Document passage Block Start

But it’s not just about killing whatever turns up. The Yeeda grazing business is changing as a result of the growth in the processing business, also. A million acres of country has been set aside on Yeeda just for backgrounding and depot purposes, within 30km of the plant.

Mr Burton said last year, Yeeda had bailed-out of some lines of local cattle it was competing with AA Co over, because at the price, it would have been ‘totally unprofitable’ to process.

“AA Co pipped us on price, and they still had a $100/head freight bill on them to get back to Darwin. But good luck to the producers who got it – it was just beyond what we were prepared to pay in order to stay in profit,” he said.

While 60pc percent of the country on Yeeda is still used for breeding, increasingly, more country is being used for backgrounding light cattle bought earlier at more attractive prices.

“The profitability is more across the total supply chain, such as getting cheaper light cattle to a good killable weight, rather than just the margin from slaughter itself,” Mr Burton said.

Seasonal challenge

Faced with a traditional northern wet season each year, Mr Burton has plans to push the plant’s annual operating season out to ten months.

“We’re pretty comfortable with how the plant is operating now, and we think on a one-shift basis, we can lift weekly throughput up to 1500 a week for the bulk of the season.

“Our end game at this current stage of development is an annual kill of between 50,000 and 60,000 head, before we have to spend any more money on the plant to deliver more volume.”

The plant currently only utilises blast freezing, but plate freezing technology is part of future expansion plans. That next stage will also include the installation of a hot boning rail, for greater flexibility.

Document passage Block End
Information shown Block Start

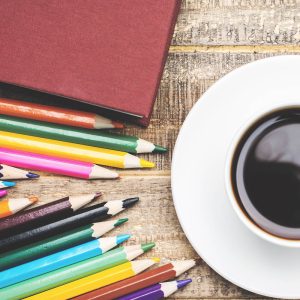 Cup of coffee on a white saucer with colored pencils and a maroon book on a wooden table.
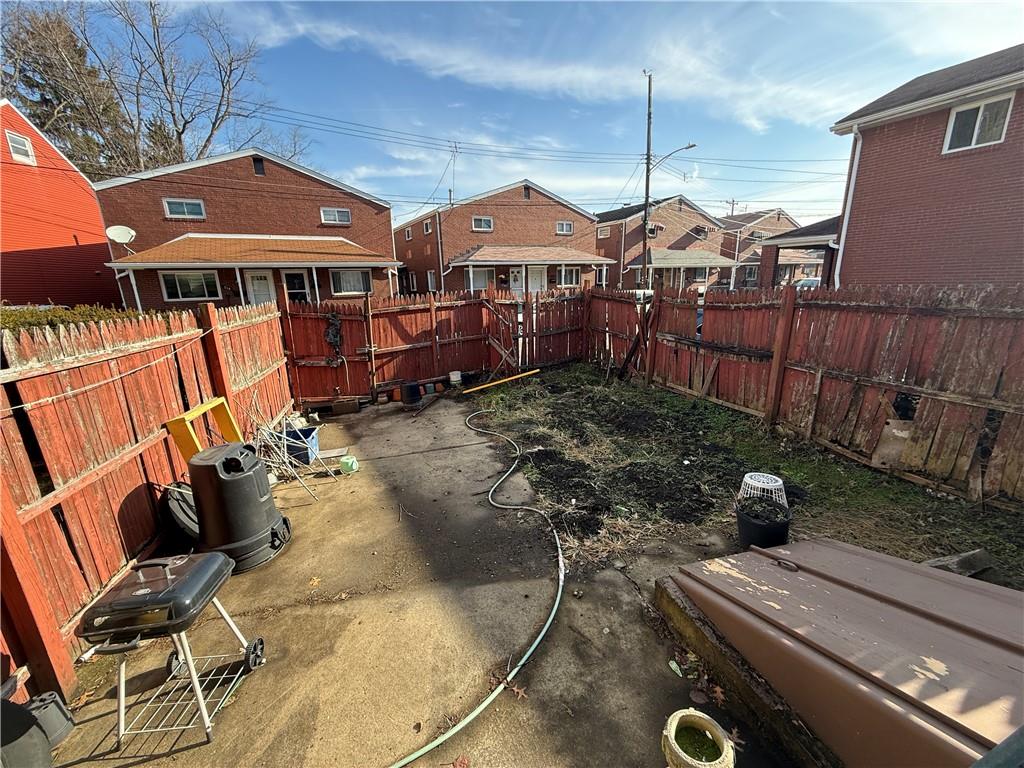 1205 Penn Street Pittsburgh, PA 15215 - Photo 34 of 49 a view of a chairs and table in backyard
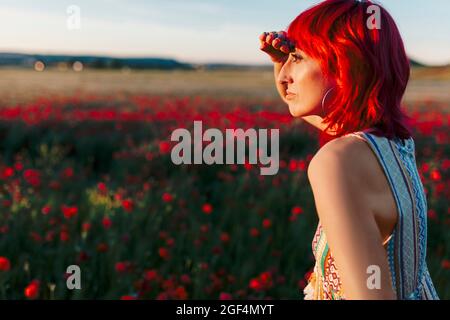 Femme à tête rouge protégeant les yeux tout en regardant loin pendant le coucher du soleil Banque D'Images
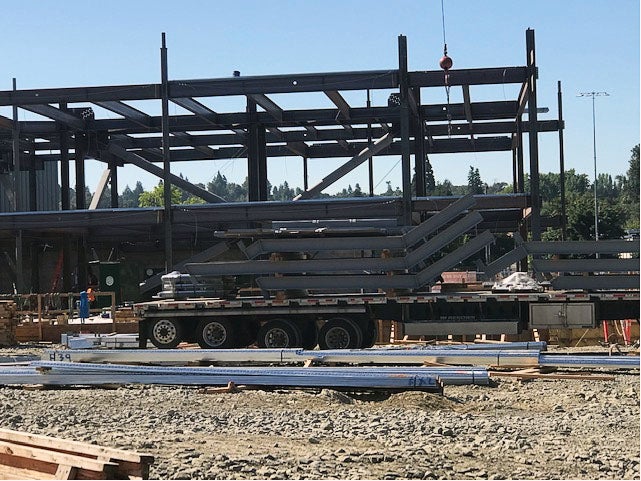 a steel frame has a large delivery trailer in front of it with bent steel on it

Information shown Block End

[Job]:
Print the whole Yeeda processing plant text again, word for word.

[Result of the task]:
But it’s not just about killing whatever turns up. The Yeeda grazing business is changing as a result of the growth in the processing business, also. A million acres of country has been set aside on Yeeda just for backgrounding and depot purposes, within 30km of the plant.

Mr Burton said last year, Yeeda had bailed-out of some lines of local cattle it was competing with AA Co over, because at the price, it would have been ‘totally unprofitable’ to process.

“AA Co pipped us on price, and they still had a $100/head freight bill on them to get back to Darwin. But good luck to the producers who got it – it was just beyond what we were prepared to pay in order to stay in profit,” he said.

While 60pc percent of the country on Yeeda is still used for breeding, increasingly, more country is being used for backgrounding light cattle bought earlier at more attractive prices.

“The profitability is more across the total supply chain, such as getting cheaper light cattle to a good killable weight, rather than just the margin from slaughter itself,” Mr Burton said.

Seasonal challenge

Faced with a traditional northern wet season each year, Mr Burton has plans to push the plant’s annual operating season out to ten months.

“We’re pretty comfortable with how the plant is operating now, and we think on a one-shift basis, we can lift weekly throughput up to 1500 a week for the bulk of the season.

“Our end game at this current stage of development is an annual kill of between 50,000 and 60,000 head, before we have to spend any more money on the plant to deliver more volume.”

The plant currently only utilises blast freezing, but plate freezing technology is part of future expansion plans. That next stage will also include the installation of a hot boning rail, for greater flexibility.